Dit viewpoint is vooral van belang voor de software ontwikkelaars en ontwerpers. Dit viewpoint verdeelt het systeem in modules welke door ontwikkelaars min of meer afzonderlijk kunnen worden gebouwd.

1.6.2.3  Elementen, Relaties, Eigenschappen en beperkingen

Dit viewpoint omvat de modules en packages welke het systeem opdelen in brokken ‘werk’.

Package diagrammen worden gebruikt om dit viewpoint te beschrijven.

1.6.2.4  Kwaliteitscriteria

Belangrijkste kwaliteitsattributen hier zijn:

Modificeerbaarheid en Portability

1.6.3      Process Viewpoint

1.6.3.1  Omschrijving

Beschrijft de dynamische aspecten van het systeem, de processen en hun onderlinge samenhang en hoe de verwerking plaatsvindt. Zaken als performance, betrouwbaarheid, robuustheid en concurrency komen in dit viewpoint aan bod.

1.6.3.2  Stakeholders en Concerns

Dit viewpoint is vooral van belang voor de software ontwikkelaars, testers, software integrators en maintenance.

1.6.3.3  Elementen, Relaties, Eigenschappen en beperkingen

Process diagrammen worden gebruikt om dit viewpoint te beschrijven.

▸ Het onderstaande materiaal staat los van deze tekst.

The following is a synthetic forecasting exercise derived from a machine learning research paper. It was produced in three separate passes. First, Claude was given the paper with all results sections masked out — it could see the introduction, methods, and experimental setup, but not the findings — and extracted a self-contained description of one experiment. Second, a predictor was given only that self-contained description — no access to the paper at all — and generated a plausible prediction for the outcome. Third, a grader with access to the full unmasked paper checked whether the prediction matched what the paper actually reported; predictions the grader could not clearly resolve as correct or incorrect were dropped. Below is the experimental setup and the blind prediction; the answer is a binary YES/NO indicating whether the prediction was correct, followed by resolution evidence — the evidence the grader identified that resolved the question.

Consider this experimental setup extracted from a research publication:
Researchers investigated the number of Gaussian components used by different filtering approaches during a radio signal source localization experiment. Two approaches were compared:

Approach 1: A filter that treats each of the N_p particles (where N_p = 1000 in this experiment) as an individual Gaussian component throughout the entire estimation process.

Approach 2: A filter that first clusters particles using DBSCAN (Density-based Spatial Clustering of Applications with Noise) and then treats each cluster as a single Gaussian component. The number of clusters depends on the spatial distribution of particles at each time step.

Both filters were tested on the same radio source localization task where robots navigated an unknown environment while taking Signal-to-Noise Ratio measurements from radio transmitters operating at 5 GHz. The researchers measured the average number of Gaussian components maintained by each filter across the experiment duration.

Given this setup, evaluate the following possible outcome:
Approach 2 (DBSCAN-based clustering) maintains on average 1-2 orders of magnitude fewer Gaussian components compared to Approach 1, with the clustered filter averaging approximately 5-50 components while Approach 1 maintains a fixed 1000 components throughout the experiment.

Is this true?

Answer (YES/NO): NO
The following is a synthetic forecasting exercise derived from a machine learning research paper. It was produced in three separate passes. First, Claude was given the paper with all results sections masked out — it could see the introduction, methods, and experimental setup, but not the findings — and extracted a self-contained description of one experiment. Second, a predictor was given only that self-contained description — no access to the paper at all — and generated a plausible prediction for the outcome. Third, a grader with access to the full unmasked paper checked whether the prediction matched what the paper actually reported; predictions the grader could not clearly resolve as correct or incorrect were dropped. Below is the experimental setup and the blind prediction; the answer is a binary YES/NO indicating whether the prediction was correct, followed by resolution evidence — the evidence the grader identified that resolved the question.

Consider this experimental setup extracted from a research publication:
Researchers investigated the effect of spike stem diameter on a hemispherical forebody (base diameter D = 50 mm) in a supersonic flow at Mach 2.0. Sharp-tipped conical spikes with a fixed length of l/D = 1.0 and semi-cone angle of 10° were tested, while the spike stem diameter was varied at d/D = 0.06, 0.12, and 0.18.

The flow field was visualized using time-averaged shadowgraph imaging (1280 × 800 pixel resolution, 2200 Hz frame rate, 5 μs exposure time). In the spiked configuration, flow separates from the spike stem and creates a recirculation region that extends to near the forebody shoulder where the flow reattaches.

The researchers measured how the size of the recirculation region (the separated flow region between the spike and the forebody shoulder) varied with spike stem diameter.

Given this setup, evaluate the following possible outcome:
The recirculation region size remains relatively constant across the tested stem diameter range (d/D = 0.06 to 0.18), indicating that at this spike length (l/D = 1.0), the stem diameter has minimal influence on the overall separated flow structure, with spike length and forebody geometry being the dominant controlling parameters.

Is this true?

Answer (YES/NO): YES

1.6.3.4  Kwaliteitscriteria

Belangrijkste kwaliteitsattributen hier zijn:

Performance, Security

1.6.4      Deployment Viewpoint

1.6.4.1  Omschrijving

Beschrijft de inbedrijfstelling en onderhoud van het BaMaS systeem. Dit viewpoint beschrijft o.a. de gebruikte hardware systemen, de netwerk topologie, proces deployment maar ook procedures voor exploitatie zoals installatie en backup / restore en (periodiek) onderhoud. Ook security aspecten (bijv routers en firewalls) worden hier gedeeltelijk beschreven en performance en reliability aspecten worden in dit viewpoint bekeken.

1.6.4.2  Stakeholders en Concerns

Dit viewpoint is vooral van belang voor systeem engineers, maintenance, netwerk engineers en IT afdeling.

1.6.4.3  Elementen, Relaties, Eigenschappen en beperkingen

Security diagrammen met LAN, firewalls, routers etc.

1.6.4.4  Kwaliteitscriteria

Belangrijkste kwaliteitsattributen hier zijn:

Beschikbaarheid, Betrouwbaarheid, Schaalbaarheid en Performance

1.6.5      Scenario’s

Er wordt met een aantal scenario’s aangetoond hoe de 4 viewpoints onderling verbonden zijn. Deze scenario’s geven inzicht in het te bouwen systeem en geven een indruk van de consistentie en volledigheid van de architectuur. Ook geven ze een indruk van de robuustheid van de architectuur in de verschillende scenario’s.

Met het doorlopen van de scenario’s wordt een indruk gegeven van hoe de architectuur keuzen uitpakken voor de verschillende kwaliteitsattributen en worden de belangrijkste potentiële risico’s geïdentificeerd. Hiernaast worden de verschillende stakeholders sterk bij het project betrokken. Er zijn scenario’s geselecteerd welke kritiek zijn voor het functioneren omdat ze of de kern van het systeem vormen (het opvragen van een schakelprogramma bijvoorbeeld) of een risico vormen (is het systeem eenvoudig aan te passen).
Scenario’s worden toegevoegd en uitgevoerd tot er geen ernstige tekortkomingen in de architectuur meer gevonden worden.

 

De volgende scenario’s worden doorlopen:

2         Architectuur doel & constraints

2.1      Beschrijving

Het BaMaS systeem moet gebruikers in staat te zijn om op eenvoudige wijze gegevens op te vragen over opleidingen en schakelmogelijkheden. Het systeem moet grote aantallen transacties kunnen verwerken, taal en locatie onafhankelijk zijn en gebaseerd zijn op internet technologie. Om met instituten in geheel europa te kunnen samenwerken moet er gebruik gemaakt worden van open standaarden.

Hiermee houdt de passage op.